RECORDS SHOWN:
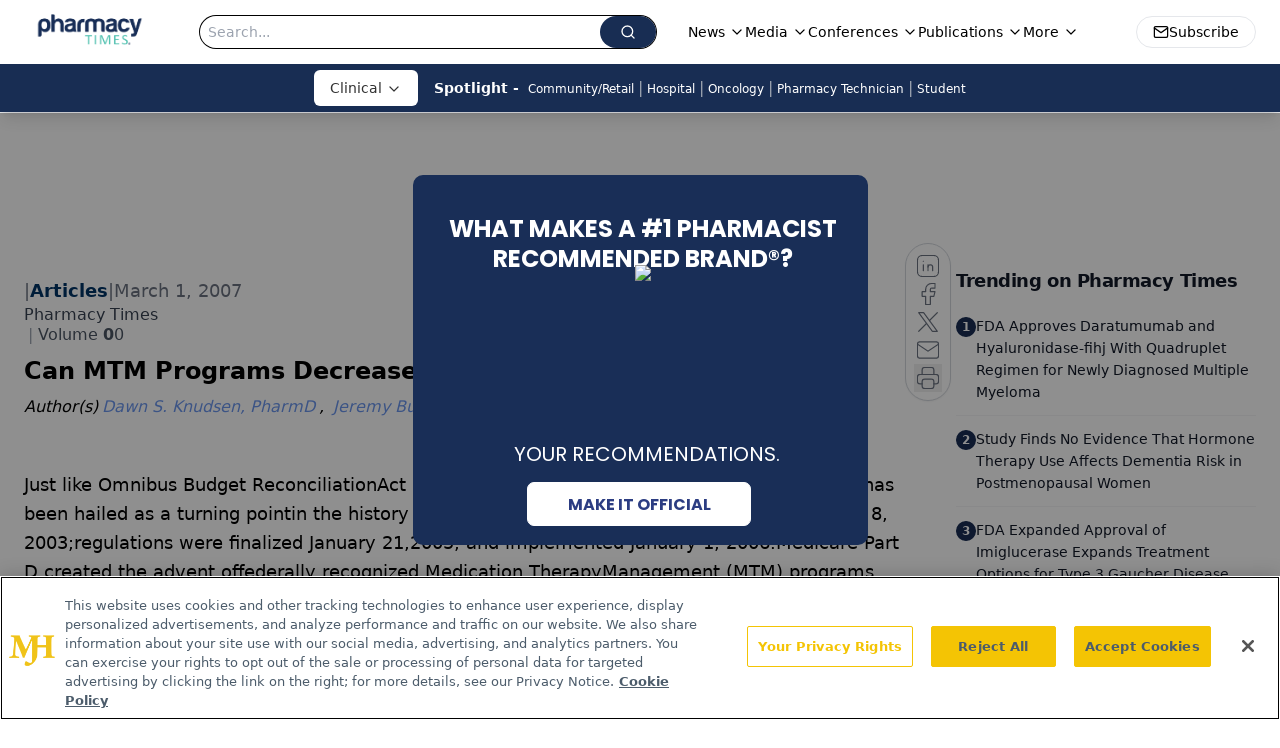

--- FILE ---
content_type: text/html; charset=utf-8
request_url: https://www.google.com/recaptcha/api2/aframe
body_size: 184
content:
<!DOCTYPE HTML><html><head><meta http-equiv="content-type" content="text/html; charset=UTF-8"></head><body><script nonce="jarjeHSyzpTwg_XW2xYqAQ">/** Anti-fraud and anti-abuse applications only. See google.com/recaptcha */ try{var clients={'sodar':'https://pagead2.googlesyndication.com/pagead/sodar?'};window.addEventListener("message",function(a){try{if(a.source===window.parent){var b=JSON.parse(a.data);var c=clients[b['id']];if(c){var d=document.createElement('img');d.src=c+b['params']+'&rc='+(localStorage.getItem("rc::a")?sessionStorage.getItem("rc::b"):"");window.document.body.appendChild(d);sessionStorage.setItem("rc::e",parseInt(sessionStorage.getItem("rc::e")||0)+1);localStorage.setItem("rc::h",'1769605357969');}}}catch(b){}});window.parent.postMessage("_grecaptcha_ready", "*");}catch(b){}</script></body></html>

--- FILE ---
content_type: application/javascript
request_url: https://api.lightboxcdn.com/z9gd/43406/www.pharmacytimes.com/jsonp/z?cb=1769605345887&dre=l&callback=jQuery1124047234351866947843_1769605345856&_=1769605345857
body_size: 1190
content:
jQuery1124047234351866947843_1769605345856({"response":"[base64].[base64]","success":true,"dre":"l"});

--- FILE ---
content_type: application/javascript; charset=utf-8
request_url: https://www.pharmacytimes.com/_astro/index.BQpsr3t2.js
body_size: 130
content:
import{j as d}from"./jsx-runtime.BCUOLYe_.js";import{u as f}from"./url-for.jsvVyHUY.js";const b=({asset:r,className:i,width:a=500,height:l,maxHeight:p,imageFit:c,alt:m,title:n,sanityClient:t,lazyLoading:e,fetchPriority:g})=>{let o=f(t,r,a,l,p,c);const u=r&&r.alt?r.alt:m||"",s=e?"lazy":"eager",y=g||"auto";return!t&&r?.url&&(o=r.url),d.jsx("img",{suppressHydrationWarning:!0,fetchpriority:y,loading:s,title:n||void 0,alt:u,className:`${i} ${!o&&"!aspect-video bg-primary !object-contain p-4"}`,src:o||"/logo.webp"})};export{b as S};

TRY IT:
Render all entries verbatim, excluding any pictures they hold.

RESPONSE BELOW:
--- FILE ---
content_type: text/html; charset=utf-8
request_url: https://www.google.com/recaptcha/api2/aframe
body_size: 184
content:
<!DOCTYPE HTML><html><head><meta http-equiv="content-type" content="text/html; charset=UTF-8"></head><body><script nonce="jarjeHSyzpTwg_XW2xYqAQ">/** Anti-fraud and anti-abuse applications only. See google.com/recaptcha */ try{var clients={'sodar':'https://pagead2.googlesyndication.com/pagead/sodar?'};window.addEventListener("message",function(a){try{if(a.source===window.parent){var b=JSON.parse(a.data);var c=clients[b['id']];if(c){var d=document.createElement('img');d.src=c+b['params']+'&rc='+(localStorage.getItem("rc::a")?sessionStorage.getItem("rc::b"):"");window.document.body.appendChild(d);sessionStorage.setItem("rc::e",parseInt(sessionStorage.getItem("rc::e")||0)+1);localStorage.setItem("rc::h",'1769605357969');}}}catch(b){}});window.parent.postMessage("_grecaptcha_ready", "*");}catch(b){}</script></body></html>

--- FILE ---
content_type: application/javascript
request_url: https://api.lightboxcdn.com/z9gd/43406/www.pharmacytimes.com/jsonp/z?cb=1769605345887&dre=l&callback=jQuery1124047234351866947843_1769605345856&_=1769605345857
body_size: 1190
content:
jQuery1124047234351866947843_1769605345856({"response":"[base64].[base64]","success":true,"dre":"l"});

--- FILE ---
content_type: application/javascript; charset=utf-8
request_url: https://www.pharmacytimes.com/_astro/index.BQpsr3t2.js
body_size: 130
content:
import{j as d}from"./jsx-runtime.BCUOLYe_.js";import{u as f}from"./url-for.jsvVyHUY.js";const b=({asset:r,className:i,width:a=500,height:l,maxHeight:p,imageFit:c,alt:m,title:n,sanityClient:t,lazyLoading:e,fetchPriority:g})=>{let o=f(t,r,a,l,p,c);const u=r&&r.alt?r.alt:m||"",s=e?"lazy":"eager",y=g||"auto";return!t&&r?.url&&(o=r.url),d.jsx("img",{suppressHydrationWarning:!0,fetchpriority:y,loading:s,title:n||void 0,alt:u,className:`${i} ${!o&&"!aspect-video bg-primary !object-contain p-4"}`,src:o||"/logo.webp"})};export{b as S};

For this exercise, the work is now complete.